Fri, 13 Feb 87 19:53:35 EST

Related articles |
---|

Extendible hashing harvard!cmcl2!bullwinkle!cornell!dill (1987-02-13) |

Date: | Fri, 13 Feb 87 19:53:35 EST |

From: | harvard!cmcl2!bullwinkle!cornell!dill (Jens M. Dill) |

Gus,

I have a small collection of papers on extendible hashing, but I agree

with John that their focus is too much on disk-resident tables. Instead

of pointing you to the papers, let me give you the general outline of the

in-core extendible hashing method I plan to use. It is not very much

more complicated than hashing with a fixed table size.

(1) Choose your hash function. It can be any function you want,

subject to the following constraints:

a. It must return a non-negative integer that is chosen from a

range that is large enough to index a maximal-size table.

In most languages, a long integer is sufficient, since it

usually has at least as many bits as a memory address.

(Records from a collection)
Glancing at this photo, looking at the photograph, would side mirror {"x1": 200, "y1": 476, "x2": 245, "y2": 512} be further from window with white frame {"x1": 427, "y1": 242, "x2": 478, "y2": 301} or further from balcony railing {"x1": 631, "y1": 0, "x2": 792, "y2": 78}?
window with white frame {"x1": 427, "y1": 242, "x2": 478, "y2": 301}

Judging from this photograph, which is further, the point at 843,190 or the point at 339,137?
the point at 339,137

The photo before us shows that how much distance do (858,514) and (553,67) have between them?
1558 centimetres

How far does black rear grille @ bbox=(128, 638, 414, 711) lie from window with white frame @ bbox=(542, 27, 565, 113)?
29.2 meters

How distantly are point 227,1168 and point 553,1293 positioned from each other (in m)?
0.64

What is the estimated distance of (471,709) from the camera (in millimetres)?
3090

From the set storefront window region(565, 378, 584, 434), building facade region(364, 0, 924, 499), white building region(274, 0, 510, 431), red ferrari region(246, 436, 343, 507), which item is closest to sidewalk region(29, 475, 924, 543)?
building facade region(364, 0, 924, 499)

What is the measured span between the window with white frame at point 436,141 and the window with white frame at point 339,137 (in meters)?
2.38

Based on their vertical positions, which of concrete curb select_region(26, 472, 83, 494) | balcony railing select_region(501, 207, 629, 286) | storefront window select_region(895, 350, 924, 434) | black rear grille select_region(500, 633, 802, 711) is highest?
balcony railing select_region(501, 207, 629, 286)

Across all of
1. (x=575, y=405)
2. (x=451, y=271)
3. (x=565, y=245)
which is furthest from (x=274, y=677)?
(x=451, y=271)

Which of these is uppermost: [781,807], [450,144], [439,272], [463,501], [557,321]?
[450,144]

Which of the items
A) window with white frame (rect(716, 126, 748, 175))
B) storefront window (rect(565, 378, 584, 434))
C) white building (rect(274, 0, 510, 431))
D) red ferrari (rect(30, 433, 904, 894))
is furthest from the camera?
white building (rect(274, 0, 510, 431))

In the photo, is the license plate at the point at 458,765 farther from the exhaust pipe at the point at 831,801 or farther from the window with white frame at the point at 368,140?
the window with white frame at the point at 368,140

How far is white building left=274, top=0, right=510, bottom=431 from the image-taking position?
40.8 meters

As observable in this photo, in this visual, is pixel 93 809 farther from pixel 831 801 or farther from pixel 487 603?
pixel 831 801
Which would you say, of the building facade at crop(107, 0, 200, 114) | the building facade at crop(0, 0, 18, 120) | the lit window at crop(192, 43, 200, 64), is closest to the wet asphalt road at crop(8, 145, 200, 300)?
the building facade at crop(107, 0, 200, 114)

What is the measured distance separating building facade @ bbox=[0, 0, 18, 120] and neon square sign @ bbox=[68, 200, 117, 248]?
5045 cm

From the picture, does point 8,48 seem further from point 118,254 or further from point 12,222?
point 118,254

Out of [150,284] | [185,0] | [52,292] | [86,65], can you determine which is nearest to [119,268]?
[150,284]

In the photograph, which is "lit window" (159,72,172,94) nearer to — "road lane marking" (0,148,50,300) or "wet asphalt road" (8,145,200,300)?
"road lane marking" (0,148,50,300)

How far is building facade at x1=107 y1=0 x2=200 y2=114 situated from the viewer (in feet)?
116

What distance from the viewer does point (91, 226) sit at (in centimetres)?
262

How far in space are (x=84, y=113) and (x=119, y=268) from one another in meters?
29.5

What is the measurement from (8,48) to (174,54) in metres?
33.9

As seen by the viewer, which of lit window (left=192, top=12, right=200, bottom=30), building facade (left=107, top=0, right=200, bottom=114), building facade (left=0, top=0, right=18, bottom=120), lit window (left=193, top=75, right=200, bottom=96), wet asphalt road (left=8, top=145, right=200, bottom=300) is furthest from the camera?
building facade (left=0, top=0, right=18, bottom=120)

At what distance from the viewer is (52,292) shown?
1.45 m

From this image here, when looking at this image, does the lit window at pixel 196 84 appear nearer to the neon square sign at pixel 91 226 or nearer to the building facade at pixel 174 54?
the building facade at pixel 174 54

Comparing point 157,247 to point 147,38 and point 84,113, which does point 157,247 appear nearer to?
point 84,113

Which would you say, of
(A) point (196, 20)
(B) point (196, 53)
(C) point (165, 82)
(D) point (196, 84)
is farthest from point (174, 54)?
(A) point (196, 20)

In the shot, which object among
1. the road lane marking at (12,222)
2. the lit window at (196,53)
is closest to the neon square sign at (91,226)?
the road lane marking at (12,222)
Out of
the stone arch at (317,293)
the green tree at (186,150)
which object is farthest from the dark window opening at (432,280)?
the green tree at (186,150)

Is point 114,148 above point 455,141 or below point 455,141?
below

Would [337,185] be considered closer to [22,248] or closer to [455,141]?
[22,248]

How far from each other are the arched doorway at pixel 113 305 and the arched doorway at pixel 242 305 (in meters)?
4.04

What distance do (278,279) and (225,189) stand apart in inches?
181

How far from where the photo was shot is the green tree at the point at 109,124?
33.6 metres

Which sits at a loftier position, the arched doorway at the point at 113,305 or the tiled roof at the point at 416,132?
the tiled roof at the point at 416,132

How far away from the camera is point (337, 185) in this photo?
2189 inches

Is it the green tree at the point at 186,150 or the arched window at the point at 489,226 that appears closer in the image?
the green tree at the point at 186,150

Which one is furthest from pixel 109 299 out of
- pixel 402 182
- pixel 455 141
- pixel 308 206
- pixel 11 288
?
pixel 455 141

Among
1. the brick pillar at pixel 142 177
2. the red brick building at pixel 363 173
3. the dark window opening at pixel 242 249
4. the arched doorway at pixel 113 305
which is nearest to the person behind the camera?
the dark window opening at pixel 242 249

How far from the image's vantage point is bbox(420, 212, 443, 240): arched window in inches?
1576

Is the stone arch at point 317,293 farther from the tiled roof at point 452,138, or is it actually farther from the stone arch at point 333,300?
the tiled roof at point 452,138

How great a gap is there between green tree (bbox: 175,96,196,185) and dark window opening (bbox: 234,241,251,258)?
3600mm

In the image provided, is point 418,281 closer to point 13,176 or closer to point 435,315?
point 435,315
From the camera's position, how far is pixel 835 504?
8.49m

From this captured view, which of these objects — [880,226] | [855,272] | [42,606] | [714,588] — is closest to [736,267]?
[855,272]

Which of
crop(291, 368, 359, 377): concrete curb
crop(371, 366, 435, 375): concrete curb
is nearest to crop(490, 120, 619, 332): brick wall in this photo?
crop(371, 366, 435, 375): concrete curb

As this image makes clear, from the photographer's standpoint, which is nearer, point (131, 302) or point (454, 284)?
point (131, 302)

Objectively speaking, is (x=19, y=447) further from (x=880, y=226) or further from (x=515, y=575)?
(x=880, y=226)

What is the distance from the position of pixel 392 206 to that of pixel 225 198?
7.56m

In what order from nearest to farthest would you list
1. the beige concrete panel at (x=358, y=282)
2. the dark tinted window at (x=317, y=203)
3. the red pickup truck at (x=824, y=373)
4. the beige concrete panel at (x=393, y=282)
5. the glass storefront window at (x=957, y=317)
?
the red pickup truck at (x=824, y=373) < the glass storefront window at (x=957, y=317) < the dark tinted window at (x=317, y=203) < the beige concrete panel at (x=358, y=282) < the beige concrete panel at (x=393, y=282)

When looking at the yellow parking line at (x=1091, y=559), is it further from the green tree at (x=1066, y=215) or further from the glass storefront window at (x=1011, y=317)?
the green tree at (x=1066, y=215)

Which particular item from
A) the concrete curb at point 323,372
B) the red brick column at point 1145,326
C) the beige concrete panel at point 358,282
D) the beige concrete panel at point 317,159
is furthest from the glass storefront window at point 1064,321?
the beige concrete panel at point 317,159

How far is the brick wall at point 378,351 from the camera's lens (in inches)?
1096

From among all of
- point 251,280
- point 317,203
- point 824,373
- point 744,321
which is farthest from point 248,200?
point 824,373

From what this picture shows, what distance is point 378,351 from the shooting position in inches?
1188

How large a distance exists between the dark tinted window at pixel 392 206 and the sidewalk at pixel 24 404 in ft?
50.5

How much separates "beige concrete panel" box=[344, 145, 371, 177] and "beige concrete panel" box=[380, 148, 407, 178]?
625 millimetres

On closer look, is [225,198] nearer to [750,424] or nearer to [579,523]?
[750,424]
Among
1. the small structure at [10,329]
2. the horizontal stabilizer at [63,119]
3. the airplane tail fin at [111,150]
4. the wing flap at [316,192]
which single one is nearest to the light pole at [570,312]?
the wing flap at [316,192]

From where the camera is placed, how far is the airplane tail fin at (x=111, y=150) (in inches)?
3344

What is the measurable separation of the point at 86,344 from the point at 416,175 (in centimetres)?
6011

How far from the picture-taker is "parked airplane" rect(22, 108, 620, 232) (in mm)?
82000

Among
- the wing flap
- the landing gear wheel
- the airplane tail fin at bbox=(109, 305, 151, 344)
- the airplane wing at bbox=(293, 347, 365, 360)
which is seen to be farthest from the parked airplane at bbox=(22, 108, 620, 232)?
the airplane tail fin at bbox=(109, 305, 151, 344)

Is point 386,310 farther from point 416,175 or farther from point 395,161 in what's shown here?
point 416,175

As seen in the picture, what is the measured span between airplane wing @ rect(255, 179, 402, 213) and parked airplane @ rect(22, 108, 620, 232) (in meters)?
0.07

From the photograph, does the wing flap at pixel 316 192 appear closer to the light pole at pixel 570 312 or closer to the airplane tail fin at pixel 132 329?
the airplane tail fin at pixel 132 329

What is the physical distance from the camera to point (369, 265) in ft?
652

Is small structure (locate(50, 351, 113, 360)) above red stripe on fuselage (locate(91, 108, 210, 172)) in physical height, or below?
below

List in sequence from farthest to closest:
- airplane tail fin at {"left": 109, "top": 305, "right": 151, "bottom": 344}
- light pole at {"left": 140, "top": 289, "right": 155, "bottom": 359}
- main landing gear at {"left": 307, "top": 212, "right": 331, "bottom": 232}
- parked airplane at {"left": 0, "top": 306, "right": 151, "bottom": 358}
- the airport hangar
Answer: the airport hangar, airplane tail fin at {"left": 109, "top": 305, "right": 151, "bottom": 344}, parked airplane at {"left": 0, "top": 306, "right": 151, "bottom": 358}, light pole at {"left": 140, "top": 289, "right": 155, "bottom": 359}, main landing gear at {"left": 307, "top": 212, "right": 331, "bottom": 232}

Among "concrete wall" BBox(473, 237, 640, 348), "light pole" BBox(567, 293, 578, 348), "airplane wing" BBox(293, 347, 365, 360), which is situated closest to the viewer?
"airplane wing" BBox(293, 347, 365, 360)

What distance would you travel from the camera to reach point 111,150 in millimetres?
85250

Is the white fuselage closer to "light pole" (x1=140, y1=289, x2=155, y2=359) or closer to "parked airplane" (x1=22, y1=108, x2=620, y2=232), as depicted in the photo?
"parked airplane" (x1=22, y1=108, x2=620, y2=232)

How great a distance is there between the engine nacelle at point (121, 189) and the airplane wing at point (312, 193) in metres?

__What is asked__: Retype the part of the extendible hashing message above, starting with "subject to the" and going on through "a maximal-size table.".

__Exercise output__:
subject to the following constraints:

a. It must return a non-negative integer that is chosen from a

range that is large enough to index a maximal-size table.